Playoff predictions are just compilation of game-by-game predictions, using the current regular season’s data. There are two small quirks to consider, effort and playoff design. First, in certain there are definable times when teams are not at full strength or maximum effort, such as a late in the season for teams with nothing to play for; in those situations we need to account for this differential effort. Second, compiling the likelihood of a team advancing in any given round depends on the design of the playoffs. Single eliminations are straight forward applications of the likelihood to win a game formula between two teams, but best of seven series and round robins have their quirks (e.g., NBA teams are more likely to win game 2 if they lose game 1, than if they won game 1).

In short, major team sports from around the world are all pretty similar in predicting regular season and playoff success, but the World Cup has one crazy quirk; it as no regular season. There are direct comparable variables, but they are noisier (i.e., much less precise). Countries compete in three types of matches with other countries on a semi-regular basis between World Cups: friendly matches with other countries, regional tournaments, and World Cup qualification tournaments. All of the games combined are a fraction of what a regular season is in most leagues.

These games provide similar data to what we normally have: there is a goal differential, there is home/away, and, in lieu of past season wins/points, we have world rankings (complied by FIFA based on team’s performance in the last four years) and elo rankings (which is based on head-to-head matches). Unlike a regular season where the choice of opponents and location are balanced (or the choice set is transparent), the schedule of any team is endogenously chosen by the countries to maximize the return for their team, and more wins in a tournament means more games against better teams. Also, there are major personnel changes over any four year period, especially with players going in and out for friendlies and lesser tournaments.

Specifically we start with the following:

1) Average goal differential broken up by home/away/neutral, and friendly/tournament/World Cup qualifier.

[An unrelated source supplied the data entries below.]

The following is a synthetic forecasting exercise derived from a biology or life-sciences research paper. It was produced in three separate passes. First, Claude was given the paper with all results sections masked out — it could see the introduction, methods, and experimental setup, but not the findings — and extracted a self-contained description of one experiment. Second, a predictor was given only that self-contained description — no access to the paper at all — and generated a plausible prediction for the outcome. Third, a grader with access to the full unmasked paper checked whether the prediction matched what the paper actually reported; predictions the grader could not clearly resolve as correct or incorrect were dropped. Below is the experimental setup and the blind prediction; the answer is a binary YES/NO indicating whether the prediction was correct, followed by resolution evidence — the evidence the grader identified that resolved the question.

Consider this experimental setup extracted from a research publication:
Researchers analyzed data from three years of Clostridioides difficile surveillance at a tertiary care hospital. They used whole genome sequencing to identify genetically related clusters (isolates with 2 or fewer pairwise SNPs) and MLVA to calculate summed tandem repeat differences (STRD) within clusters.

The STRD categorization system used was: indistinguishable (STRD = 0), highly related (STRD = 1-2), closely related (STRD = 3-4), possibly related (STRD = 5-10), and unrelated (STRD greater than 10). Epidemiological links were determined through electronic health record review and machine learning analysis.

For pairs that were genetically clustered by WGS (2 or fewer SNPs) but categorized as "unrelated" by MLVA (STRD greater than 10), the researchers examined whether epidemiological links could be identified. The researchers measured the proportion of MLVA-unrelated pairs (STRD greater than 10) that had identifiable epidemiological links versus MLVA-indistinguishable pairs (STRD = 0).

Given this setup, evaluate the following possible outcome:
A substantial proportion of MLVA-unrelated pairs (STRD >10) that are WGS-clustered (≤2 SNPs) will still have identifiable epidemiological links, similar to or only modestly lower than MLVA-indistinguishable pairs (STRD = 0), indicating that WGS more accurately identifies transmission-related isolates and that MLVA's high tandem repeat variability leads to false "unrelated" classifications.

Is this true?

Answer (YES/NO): NO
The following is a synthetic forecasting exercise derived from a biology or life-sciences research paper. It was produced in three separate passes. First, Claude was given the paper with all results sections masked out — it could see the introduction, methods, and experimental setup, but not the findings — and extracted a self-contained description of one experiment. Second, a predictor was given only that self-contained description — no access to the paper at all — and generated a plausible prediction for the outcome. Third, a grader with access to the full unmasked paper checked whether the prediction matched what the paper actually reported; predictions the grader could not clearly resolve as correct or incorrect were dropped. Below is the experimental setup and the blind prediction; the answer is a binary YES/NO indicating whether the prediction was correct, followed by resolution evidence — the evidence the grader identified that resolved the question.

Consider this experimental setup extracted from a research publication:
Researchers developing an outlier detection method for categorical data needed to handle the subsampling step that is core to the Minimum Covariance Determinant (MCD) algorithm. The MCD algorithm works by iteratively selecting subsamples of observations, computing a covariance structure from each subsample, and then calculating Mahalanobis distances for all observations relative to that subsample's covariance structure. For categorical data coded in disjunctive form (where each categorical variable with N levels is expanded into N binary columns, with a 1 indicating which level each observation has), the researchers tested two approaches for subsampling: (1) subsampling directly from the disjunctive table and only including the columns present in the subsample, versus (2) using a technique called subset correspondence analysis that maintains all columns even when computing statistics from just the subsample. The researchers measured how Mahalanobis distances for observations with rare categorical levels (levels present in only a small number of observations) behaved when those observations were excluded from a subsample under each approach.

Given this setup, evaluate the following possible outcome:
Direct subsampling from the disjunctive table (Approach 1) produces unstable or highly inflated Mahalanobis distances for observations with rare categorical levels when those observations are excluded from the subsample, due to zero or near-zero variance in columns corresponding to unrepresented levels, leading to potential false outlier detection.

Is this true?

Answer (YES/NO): NO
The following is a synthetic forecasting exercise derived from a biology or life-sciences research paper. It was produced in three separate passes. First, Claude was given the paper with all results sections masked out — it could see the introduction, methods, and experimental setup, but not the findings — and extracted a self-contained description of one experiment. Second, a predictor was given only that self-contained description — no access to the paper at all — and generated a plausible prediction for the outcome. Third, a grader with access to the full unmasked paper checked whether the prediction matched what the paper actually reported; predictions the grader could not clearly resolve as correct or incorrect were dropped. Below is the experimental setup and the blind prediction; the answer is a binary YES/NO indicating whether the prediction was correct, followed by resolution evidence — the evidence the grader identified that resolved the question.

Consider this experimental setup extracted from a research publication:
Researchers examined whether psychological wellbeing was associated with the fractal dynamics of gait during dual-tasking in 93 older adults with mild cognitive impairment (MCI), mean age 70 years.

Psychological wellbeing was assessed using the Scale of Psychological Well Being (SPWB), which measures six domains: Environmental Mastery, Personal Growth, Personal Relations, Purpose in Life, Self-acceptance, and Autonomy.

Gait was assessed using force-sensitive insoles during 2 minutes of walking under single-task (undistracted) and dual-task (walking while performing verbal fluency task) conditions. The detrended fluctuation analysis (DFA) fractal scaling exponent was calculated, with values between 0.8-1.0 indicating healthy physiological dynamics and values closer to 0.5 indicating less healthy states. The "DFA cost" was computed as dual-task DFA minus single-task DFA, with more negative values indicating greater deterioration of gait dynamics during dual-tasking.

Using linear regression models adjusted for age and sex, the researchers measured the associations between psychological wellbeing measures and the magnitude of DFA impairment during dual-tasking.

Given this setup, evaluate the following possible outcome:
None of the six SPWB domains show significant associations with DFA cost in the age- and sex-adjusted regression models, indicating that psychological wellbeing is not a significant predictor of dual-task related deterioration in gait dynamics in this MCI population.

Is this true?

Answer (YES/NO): YES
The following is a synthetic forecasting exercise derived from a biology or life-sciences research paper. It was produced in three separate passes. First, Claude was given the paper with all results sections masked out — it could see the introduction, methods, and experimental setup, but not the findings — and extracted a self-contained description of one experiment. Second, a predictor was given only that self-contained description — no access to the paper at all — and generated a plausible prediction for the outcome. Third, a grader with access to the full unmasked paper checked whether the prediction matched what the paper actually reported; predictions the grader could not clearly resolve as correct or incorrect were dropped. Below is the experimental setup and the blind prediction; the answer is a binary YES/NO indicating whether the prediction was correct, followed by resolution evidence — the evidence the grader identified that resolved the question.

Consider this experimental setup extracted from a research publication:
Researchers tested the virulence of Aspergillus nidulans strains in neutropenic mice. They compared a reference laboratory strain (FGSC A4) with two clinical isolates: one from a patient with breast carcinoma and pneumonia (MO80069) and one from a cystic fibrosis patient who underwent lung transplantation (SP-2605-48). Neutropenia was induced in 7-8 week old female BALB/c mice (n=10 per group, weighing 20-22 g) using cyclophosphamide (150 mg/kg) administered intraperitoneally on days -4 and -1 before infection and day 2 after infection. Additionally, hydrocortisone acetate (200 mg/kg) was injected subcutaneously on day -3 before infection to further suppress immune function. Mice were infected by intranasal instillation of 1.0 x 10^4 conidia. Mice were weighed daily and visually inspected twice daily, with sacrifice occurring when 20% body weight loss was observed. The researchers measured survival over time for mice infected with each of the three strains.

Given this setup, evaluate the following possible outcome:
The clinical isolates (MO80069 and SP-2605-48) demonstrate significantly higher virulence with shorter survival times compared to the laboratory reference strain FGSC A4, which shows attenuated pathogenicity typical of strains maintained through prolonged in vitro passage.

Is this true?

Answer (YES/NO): NO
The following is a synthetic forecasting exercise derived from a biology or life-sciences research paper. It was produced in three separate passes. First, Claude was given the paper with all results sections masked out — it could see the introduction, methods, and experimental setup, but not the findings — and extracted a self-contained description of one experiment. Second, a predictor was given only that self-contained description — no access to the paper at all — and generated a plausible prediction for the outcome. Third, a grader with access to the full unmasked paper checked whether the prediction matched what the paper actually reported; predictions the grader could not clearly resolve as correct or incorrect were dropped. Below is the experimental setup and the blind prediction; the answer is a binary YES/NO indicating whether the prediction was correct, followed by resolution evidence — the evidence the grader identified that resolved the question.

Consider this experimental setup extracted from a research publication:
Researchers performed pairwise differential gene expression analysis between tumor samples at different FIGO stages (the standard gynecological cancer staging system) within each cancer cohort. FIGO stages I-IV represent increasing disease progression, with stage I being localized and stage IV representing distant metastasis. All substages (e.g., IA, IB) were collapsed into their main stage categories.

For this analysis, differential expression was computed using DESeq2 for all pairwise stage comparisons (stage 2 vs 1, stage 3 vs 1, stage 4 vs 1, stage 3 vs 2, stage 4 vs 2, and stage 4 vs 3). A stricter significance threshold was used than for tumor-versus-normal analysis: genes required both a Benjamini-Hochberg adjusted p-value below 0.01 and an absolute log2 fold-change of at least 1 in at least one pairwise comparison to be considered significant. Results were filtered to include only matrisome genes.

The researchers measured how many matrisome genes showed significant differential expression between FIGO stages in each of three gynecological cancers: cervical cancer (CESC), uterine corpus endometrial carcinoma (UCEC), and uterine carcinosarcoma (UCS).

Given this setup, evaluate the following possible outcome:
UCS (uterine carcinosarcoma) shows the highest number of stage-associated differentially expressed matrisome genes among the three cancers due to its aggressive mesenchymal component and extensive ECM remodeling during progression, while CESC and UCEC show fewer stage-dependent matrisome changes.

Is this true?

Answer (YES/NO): NO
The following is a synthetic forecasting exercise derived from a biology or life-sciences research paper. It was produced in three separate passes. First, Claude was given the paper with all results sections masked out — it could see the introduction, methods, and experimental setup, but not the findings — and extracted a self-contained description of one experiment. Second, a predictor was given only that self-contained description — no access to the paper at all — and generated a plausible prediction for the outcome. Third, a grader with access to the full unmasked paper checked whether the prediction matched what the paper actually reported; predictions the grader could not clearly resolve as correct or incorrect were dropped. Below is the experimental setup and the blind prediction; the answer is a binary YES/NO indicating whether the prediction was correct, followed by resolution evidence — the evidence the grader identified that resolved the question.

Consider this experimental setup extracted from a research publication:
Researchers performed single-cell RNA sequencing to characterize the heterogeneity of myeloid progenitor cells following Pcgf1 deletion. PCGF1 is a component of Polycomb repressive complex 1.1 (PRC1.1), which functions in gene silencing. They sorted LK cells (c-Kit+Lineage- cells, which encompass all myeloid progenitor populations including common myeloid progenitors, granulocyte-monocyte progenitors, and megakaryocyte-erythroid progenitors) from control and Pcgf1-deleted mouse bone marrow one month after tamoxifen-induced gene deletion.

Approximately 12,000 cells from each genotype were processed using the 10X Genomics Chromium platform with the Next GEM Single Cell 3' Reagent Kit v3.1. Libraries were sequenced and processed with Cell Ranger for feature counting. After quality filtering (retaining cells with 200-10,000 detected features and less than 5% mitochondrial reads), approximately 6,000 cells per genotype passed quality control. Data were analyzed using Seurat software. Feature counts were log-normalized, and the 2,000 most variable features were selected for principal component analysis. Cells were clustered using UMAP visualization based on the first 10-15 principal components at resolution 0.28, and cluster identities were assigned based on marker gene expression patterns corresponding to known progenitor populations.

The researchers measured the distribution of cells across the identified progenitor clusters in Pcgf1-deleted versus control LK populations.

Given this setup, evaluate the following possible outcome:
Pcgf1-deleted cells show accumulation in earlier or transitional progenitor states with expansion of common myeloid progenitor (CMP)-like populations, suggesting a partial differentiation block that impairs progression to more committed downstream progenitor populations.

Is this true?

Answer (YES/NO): NO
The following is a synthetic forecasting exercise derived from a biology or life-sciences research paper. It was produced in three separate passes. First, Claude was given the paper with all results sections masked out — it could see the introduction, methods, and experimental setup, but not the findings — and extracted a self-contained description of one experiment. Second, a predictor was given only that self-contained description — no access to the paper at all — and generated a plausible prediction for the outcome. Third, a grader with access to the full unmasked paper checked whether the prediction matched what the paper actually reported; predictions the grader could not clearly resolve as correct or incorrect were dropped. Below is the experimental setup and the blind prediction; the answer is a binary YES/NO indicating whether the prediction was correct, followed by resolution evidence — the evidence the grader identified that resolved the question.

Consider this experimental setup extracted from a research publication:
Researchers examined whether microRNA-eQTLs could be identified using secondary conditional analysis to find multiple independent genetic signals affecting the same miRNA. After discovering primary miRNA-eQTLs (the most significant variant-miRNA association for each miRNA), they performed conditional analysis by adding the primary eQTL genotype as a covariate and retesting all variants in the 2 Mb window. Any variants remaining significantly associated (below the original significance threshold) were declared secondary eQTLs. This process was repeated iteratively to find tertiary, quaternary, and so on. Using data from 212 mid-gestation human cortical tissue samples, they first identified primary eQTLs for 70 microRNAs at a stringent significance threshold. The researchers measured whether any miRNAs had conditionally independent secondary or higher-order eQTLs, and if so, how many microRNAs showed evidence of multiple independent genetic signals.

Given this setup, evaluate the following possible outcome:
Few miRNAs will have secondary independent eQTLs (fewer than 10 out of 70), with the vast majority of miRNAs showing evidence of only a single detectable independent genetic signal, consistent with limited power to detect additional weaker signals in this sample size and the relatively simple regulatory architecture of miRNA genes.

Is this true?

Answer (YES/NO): NO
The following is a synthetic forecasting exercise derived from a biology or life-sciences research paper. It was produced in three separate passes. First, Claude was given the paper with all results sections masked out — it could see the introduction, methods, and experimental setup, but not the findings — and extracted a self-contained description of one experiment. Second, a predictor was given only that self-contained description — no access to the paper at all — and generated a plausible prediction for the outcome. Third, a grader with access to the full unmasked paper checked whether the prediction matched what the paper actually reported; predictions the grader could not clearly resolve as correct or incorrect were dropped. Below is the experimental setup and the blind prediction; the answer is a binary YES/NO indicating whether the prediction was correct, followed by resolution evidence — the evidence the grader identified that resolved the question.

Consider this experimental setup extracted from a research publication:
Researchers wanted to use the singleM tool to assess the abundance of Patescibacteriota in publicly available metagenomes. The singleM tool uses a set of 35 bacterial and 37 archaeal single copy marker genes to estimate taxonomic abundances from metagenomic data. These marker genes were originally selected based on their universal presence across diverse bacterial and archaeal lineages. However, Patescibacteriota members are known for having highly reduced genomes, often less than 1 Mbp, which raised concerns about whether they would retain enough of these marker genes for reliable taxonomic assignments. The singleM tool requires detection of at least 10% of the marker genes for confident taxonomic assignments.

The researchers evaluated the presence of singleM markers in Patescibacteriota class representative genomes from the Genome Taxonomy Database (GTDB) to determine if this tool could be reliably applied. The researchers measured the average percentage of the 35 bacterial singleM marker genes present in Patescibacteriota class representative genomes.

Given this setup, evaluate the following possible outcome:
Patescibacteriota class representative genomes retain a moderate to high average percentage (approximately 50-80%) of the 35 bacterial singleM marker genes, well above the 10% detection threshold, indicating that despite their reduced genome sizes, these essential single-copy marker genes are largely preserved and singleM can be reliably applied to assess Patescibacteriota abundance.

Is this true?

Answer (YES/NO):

The friendly/tournament/World Cup qualifier split lets us examine the predictive power of game that are likely to have lower effort and more variable personnel.

2) World ranking and elo score act as the equivalent of points/wins from previous years and the elo score absorbs the strength of the schedule a team has played.

We take this data for past World Cup cycles and regress this on all of the World Cup games to get coefficients for the various variables. We can then plug in the 2014 data to get baseline forecasts for any given game going into the World Cup, both goal differential and likelihood of win, loss, or draw in any game.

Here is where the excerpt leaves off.